The second reading takes us to the exhortation part of Paul’s Letter to the Philippians. Paul gives standard advice. He had just reminded them that the Day of the Lord was near (so he thought). Thus, our reading opens with advice to not be anxious, but keep on praying. This would bring them unsurpassed peace. He lists the qualities of a Christian life, and to keep on doing what he taught them by word and example: “What you have learned and received and heard and seen in me.”
In last week’s column, it was noted that Jesus’ attack on the temple had set up a confrontation with the chief priests and elders. They constituted important elements of the Sanhedrin, the governing body of the Jews in religious matters and some civic affairs, as permitted by the Roman occupying authorities. The chief priests, especially, would be concerned about the temple because the temple was their business. They would become the chief culprits instigating the arrest and execution of Jesus.

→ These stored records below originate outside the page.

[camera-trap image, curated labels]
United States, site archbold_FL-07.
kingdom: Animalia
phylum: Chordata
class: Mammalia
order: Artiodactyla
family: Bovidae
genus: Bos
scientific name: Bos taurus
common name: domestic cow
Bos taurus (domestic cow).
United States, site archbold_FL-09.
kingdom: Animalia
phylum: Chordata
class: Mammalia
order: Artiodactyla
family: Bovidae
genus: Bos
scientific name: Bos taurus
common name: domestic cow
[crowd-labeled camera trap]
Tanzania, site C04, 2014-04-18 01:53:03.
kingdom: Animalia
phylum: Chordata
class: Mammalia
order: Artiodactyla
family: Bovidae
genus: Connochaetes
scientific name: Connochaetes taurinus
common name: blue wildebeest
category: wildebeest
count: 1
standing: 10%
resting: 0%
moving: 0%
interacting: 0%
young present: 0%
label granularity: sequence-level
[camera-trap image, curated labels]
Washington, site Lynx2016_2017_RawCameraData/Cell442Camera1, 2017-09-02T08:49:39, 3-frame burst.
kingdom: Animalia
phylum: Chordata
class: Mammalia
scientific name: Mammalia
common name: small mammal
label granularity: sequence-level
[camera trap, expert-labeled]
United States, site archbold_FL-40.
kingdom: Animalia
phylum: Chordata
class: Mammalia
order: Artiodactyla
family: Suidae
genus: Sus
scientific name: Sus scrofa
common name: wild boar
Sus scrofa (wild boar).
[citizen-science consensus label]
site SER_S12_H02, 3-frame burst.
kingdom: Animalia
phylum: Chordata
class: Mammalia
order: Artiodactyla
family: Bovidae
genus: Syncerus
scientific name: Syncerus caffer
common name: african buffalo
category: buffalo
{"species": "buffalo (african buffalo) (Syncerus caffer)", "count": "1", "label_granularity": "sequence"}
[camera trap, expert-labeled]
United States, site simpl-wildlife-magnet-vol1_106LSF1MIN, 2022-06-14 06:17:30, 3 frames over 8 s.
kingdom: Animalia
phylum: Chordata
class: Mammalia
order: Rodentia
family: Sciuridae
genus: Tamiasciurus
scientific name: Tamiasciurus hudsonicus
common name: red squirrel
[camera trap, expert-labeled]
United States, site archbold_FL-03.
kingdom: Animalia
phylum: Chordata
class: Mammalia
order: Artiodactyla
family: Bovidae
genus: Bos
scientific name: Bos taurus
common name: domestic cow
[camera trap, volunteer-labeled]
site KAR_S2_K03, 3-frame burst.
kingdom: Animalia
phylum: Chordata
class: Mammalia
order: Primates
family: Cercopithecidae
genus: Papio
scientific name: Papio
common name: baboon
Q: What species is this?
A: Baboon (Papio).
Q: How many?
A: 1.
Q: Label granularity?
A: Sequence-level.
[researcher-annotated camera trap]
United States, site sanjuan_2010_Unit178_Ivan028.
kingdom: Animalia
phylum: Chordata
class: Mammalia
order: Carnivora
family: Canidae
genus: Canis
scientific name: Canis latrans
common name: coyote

He had already bested them in two previous confrontations.
Today’s parable of the vineyard is the third confrontation. The parable begins similar to that of Isaiah in the first reading — a vineyard, a hedge, a winepress. This parable adds two new features – a watchtower to guard against thieves and a lease of the vineyard to tenants. The watchtower may be an implicit reminder of Jesus’ quote while expelling business interests from the temple: “You have made the temple a den of robbers.” Basic to the story in the parable is the fact that, in Jesus’ time, many Romans or rich city folks bought up land and vineyards from poor farmers and made sharecroppers out of the former owners. They were absentee landlords living in big cities, even as far away as Rome.
The parable, as we have it, turns into an allegory as used by Matthew. Jesus’ use of it was similar. The landowner is God. He leased his vineyard to tenants. In Jesus’ mind, the tenants are the chief priests and elders he addresses. For Matthew, they also are the leaders of the Jewish community in about the year 85, who were in competition with Christian missionaries – not only about how much of the Old Testament Law still applied, but especially over converts. The servants sent to collect the owner’s share were first the prophets, some of them treated as described in the parable. For Matthew, they were also Christian missionaries whom the chief priests persecuted, beat up and even instigated their lynching, as we see in the case of Stephen, one of the first deacons. After another failed attempt with servants, the owner sent his Son. He was sure they would respect his Son. No way! They killed him and threw his body out of the vineyard. Jesus asks a question: “What will the owner do to those tenants?” If they answered Jesus as the parable depicts, they indicted themselves: “He will put those wretches to a wretched death and lease the vineyard to other tenants who will give him the harvest at proper times.” For Jesus, this was a warning about the coming destruction of Jerusalem and putting the blame where it belonged. Same for Matthew – but also a justification for the Christian mission to the Gentiles.